I'm trying to use my (quite huge cluster) as much as I can but it seems to me that no matter how much node I throw in the time to finish processing the data doesn't change much. It takes over 3 hours to complete which I'm sure can be reduced drasically..
Briefly my script does these spark steps:
data = spark_context.textFile(s3_bucket)
data_after_map = logs.map(lambda x: somestuff(x)))
flat_map = data_after_map.flatMap(lambda x: x)
result =flat_map.reduceByKey(lambda a, b: (a + b, a + b))
result = result.map(lambda a: my_parsing(a))
result = sqlContext.createDataFrame(...)
The Setup on AWS is:
1 Master: 8 vCPU, 15 GiB memory, 80 SSD GB storage
20 nodes with each node having 36 vCPU, 60 GiB memory, 32Gb of storage
When I Check on Hadoop UI it says:
Memory total: 1.02TB
Memory used: 972.25GB
vCore total: 720
vCore used: 685
on the spark UI it says:
Is there something from the above details that could lead to a counter productive settings ?

• Problems to work on
- 1) In the Spark cluster post, how much total memory does the Hadoop UI report?
- 2) Copy everything in the Spark cluster post from "flat_map = data_after_map.flatMap(lambda" down to "productive settings ?" word for word.
- 3) Resume the Spark cluster post from the point where it stops.
The material comes from a separate, unrelated source.

• Provided data
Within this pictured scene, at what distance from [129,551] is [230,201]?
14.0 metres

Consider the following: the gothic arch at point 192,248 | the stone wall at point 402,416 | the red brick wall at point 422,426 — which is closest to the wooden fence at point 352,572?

• Outputs for the tasks
- 1) 1.02TB

- 2)
flat_map = data_after_map.flatMap(lambda x: x)
result =flat_map.reduceByKey(lambda a, b: (a + b, a + b))
result = result.map(lambda a: my_parsing(a))
result = sqlContext.createDataFrame(...)
The Setup on AWS is:
1 Master: 8 vCPU, 15 GiB memory, 80 SSD GB storage
20 nodes with each node having 36 vCPU, 60 GiB memory, 32Gb of storage
When I Check on Hadoop UI it says:
Memory total: 1.02TB
Memory used: 972.25GB
vCore total: 720
vCore used: 685
on the spark UI it says:
Is there something from the above details that could lead to a counter productive settings ?

- 3)
You're almost certainly bottlenecked on reading for S3, or listing the S3 directories, or both. You'd have to examine the stats in the Spark UI to really know. Given your simple job, it's almost certainly nothing to do with memory or CPU, or the shuffle. Try parallelizing more with more, smaller input files? splitting across more workers to make more bandwidth available?
I'm also not clear if you're using a Cloudera cluster here.
Yes I thought about S3 being the issue as well but didn't know how to verify this.
Could you point me to where I could check this on the Spark-UI ? Or at least what kind of syntome would show S3 being the culprit ?
IF S3 is indeed the issue what would be the best approach to this? Would transfering the entirety of the S3 data to the EMR itself make any noticeable improvements?
If you observe there are no jobs starting for an extended period of time, then I'd figure the driver is stuck listing S3 files. If you find the stage that reads the data from S3 is taking a long time, then I'd figure it's reading from S3. It's not certain that's the issue but certainly the place I'd look first.
Because the S3 support is basically from Hadoop, you might look at https://wiki.apache.org/hadoop/AmazonS3 Are you using an s3a:// URI?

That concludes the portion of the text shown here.